Quiet to moderate volume bars > loud "hip" bars any day.

------
Rickasaurus
I don't usually have a very good time at the conference after parties but
there have been a few exceptions.

The best time I've ever had at a conference was at TechEd New Orleans. It was
fantastic just to buddy around with the same people making the programming
languages and tools that I love. I made a ton of connections and some
conversations even turned into opportunities down the road.

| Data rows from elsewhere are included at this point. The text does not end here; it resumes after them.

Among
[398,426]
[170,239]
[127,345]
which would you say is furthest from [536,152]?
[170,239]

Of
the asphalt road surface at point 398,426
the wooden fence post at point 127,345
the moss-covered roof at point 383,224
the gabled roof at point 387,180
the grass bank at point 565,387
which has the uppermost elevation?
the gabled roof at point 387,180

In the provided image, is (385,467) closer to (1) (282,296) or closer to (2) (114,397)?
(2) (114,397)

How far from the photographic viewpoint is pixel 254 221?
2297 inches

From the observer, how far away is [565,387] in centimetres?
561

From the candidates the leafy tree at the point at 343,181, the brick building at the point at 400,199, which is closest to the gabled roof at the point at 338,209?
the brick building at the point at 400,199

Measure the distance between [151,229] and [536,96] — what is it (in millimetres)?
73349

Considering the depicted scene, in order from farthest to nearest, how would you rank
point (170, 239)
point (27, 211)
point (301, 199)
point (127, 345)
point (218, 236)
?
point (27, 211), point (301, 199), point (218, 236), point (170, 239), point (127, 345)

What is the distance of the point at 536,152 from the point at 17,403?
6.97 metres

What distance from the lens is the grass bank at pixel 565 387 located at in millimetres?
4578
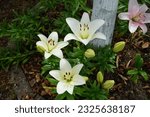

I'm an introvert by nature, but exhausting as it is, it really pays to put
yourself out there.

Another example was at PDC. They had a big party with arcade games and VR
simulators. Sure, there was beer, but tons of folks were throwing down on some
Street Fighter as well. If you don't like partying, and you don't like video
games are there any social activities that you enjoy at all?

------
ryan-allen
I'm one of those programmers who likes drinking and yelling about JavaScript
in noisy bars after a conference. I'm friends with both types of programmers
as well, and enjoy sober conversations about JavaScript (again, usually
yelling).

There's opportunity here to start another movement at conferences like how the
unconf stuff popped up at the larger ones. Why not start a 'ModerateConf'
unafterparty at these things? Have hacking spaces, name tags, light music and
a small bar. All the 'brogrammers' (how I hate that term!) will go to the
other places and do their shots of absinthe.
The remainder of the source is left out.